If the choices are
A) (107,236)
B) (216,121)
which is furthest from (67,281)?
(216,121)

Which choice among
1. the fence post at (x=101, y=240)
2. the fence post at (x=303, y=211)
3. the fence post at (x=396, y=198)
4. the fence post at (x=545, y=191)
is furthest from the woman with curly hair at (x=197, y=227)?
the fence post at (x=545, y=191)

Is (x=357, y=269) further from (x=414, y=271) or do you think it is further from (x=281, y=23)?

------------------------------------------------------------

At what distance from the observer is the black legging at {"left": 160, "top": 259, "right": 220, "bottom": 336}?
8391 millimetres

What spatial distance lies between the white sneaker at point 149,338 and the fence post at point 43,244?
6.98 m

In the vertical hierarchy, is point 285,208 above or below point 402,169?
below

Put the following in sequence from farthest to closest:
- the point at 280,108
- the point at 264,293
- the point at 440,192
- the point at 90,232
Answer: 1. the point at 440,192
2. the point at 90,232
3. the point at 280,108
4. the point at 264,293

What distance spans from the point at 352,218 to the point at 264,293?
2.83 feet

------------------------------------------------------------

• Given task: Rewrite the items starting with the line containing "If the choices are" and going on through the line containing "Is (x=357, y=269)", replacing "woman with curly hair" with "person with curly hair" and leaving everything else unchanged.

• Exercise answer:
If the choices are
A) (107,236)
B) (216,121)
which is furthest from (67,281)?
(216,121)

Which choice among
1. the fence post at (x=101, y=240)
2. the fence post at (x=303, y=211)
3. the fence post at (x=396, y=198)
4. the fence post at (x=545, y=191)
is furthest from the person with curly hair at (x=197, y=227)?
the fence post at (x=545, y=191)

Is (x=357, y=269) further from (x=414, y=271) or do you think it is further from (x=281, y=23)?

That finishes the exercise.